The problem is that even a heavenly existence is temporary. It is still part of an existence that is impermanent, defective, and without an independent entity. After a long time in heaven, people die and are born again into other realms. Nothing lasts in the conditioned world. Everything that has a beginning has an ending. Even heavenly existence. This is why, at the end of time, “When all things are subjected to him, then the Son himself will also be subjected to the one who put all things in subjection under him, so that God may be all in all” (1 Cor 15:28).
Jesus taught that John the Baptist was “Elijah” reincarnated (Matthew 11:13-14; 17:10-13). This means that Jesus believed in reincarnation. And since Elijah was a prophet of God that live centuries ago, it seems clear that Elijah must have been in heaven before being reborn as John the Baptist.
It appears that reincarnation was a common belief during Jesus’ time. For when Jesus asked his disciples who people said he was, they answered, “Some say John the Baptist but others Elijah and still others Jeremiah or one of the prophets” (Matthew 16:14). All of these men were dead, some a very long time ago. So they must have meant that they thought Jesus was the reincarnation of John the Baptist, Elijah, Jeremiah, or one of the prophets.

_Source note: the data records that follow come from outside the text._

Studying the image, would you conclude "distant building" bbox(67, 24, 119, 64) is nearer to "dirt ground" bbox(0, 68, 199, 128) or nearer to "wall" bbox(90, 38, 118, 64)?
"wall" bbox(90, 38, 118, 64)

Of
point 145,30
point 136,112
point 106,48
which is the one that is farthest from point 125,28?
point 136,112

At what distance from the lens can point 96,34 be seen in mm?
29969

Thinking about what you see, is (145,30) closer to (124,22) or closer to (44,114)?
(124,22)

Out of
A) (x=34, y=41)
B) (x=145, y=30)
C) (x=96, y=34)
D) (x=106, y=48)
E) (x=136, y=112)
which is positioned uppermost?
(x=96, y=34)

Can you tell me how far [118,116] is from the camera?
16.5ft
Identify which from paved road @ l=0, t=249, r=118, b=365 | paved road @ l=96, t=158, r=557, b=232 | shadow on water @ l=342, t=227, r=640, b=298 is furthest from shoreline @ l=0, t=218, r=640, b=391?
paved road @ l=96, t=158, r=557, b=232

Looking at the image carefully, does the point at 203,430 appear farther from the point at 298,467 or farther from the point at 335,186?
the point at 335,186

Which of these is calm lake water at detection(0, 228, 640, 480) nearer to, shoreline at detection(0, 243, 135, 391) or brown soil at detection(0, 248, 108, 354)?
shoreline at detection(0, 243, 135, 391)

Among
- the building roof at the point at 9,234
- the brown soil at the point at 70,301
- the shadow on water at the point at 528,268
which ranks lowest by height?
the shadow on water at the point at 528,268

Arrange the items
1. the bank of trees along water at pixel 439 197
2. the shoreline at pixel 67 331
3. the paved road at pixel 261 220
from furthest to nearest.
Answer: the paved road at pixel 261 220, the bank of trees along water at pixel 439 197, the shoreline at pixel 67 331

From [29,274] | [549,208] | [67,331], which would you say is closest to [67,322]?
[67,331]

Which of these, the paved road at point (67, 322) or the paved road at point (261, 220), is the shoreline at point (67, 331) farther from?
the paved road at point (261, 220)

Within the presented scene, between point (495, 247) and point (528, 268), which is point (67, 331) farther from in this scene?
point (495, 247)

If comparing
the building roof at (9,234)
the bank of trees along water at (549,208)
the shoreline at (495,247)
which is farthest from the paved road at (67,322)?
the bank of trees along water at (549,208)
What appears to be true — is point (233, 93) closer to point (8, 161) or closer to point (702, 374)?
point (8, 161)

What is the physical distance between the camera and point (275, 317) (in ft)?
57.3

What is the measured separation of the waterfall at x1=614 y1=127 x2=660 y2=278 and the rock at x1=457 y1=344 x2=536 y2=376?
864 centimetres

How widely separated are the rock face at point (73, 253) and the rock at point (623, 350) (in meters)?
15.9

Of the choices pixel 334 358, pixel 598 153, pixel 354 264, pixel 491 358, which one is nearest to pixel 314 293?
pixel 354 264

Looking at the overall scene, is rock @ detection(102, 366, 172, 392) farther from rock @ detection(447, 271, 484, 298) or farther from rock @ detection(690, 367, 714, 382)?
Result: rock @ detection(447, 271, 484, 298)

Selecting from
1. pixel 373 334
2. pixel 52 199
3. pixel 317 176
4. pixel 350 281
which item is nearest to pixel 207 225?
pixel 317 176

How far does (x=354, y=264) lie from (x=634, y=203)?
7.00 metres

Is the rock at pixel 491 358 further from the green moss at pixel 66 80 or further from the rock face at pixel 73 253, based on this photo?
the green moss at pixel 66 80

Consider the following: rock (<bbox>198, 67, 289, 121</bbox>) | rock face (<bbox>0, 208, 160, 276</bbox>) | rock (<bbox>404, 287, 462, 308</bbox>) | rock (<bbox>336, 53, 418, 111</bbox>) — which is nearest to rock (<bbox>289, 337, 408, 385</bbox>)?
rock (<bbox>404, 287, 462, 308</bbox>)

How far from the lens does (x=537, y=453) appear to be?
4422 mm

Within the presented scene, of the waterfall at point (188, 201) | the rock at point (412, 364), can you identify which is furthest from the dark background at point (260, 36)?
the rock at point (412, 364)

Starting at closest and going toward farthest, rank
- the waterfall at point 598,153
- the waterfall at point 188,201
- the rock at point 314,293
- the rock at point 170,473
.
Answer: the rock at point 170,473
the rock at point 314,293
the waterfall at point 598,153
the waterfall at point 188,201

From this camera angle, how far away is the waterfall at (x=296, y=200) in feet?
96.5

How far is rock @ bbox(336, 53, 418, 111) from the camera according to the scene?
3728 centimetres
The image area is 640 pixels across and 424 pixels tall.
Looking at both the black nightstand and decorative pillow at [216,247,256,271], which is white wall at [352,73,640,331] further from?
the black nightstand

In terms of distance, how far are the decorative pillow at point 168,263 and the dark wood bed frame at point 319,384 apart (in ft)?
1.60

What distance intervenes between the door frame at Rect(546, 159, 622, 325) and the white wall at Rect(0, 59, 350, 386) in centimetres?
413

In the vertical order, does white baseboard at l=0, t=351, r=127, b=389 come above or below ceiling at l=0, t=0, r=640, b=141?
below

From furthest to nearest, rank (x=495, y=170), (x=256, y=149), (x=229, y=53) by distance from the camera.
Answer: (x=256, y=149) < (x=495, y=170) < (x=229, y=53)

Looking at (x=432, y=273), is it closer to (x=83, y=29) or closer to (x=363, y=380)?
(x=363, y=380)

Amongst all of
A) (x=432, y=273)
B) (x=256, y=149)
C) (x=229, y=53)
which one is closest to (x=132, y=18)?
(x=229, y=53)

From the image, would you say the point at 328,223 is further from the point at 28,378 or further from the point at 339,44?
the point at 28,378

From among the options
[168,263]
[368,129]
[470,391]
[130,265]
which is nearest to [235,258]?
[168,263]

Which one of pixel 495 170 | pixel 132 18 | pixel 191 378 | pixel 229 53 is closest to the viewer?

Jesus seemed to believe in reincarnation, but not all the church followed him in this. The Gnostics were the branch of Christianity that kept this belief alive. The proto-orthodox branch ended up rejecting reincarnation. Origen, an early church father, is our most famous Christian proponent of the idea of reincarnation. Origen stated, “The soul has neither beginning nor end. [They] come into this world strengthened by the victories or weakened by the defeats of their previous lives.”